In this article, we will take a deep dive into different areas of Kubernetes security and provide practical recommendations to help you build a resilient cloud-native infrastructure.

The most recent security flaw, which was discovered, is in the Kubernetes kubectl command-line tool. This flaw can lead attackers to run code on the host machine and can compromise production environments.

In 2018, a severe vulnerability in Kubernetes (CVE-2018–1002105) was disclosed that allows an unauthorized and unauthenticated user to gain full admin privileges on a cluster and perform privilege escalation. With this, attackers might easily be able to gain access to Pods in all namespaces, bring down the whole cluster or inject malicious code, etc.
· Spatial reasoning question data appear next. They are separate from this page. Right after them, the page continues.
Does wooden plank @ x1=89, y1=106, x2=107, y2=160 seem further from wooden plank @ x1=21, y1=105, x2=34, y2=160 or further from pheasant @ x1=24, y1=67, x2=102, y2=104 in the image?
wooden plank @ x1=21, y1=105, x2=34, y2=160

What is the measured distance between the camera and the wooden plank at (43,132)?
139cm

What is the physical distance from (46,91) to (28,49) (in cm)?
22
However, the issue got fixed in Kubernetes version v1.10.11, v1.11.5, v1.12.3.

In one more incident, a security firm RedLock said that hackers accessed one of Tesla’s Amazon cloud accounts, and they used it to run cryptocurrency-mining malware. The initial point of entry for the Tesla cloud breach was an unsecured administrative console for Kubernetes.
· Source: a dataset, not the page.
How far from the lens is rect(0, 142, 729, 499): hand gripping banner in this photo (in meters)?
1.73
Pod Security policies have been created to limit and define what can be run on a Kubernetes cluster. Some things usually developers might want to limit to restrict unauthorized access to, such as pods that have privileged access, access to the host network, or have access to the host processes, etc. A pod security policy is set at a cluster-level, and this controls the security aspects of the pod. To be accepted into the system, the PodSecurityPolicy defines a set of constraints for a pod. In addition to this, you should also have a Kubernetes Docker Registry to provision your k8s cluster with the charts and images needed to orchestrate your application for more security purposes.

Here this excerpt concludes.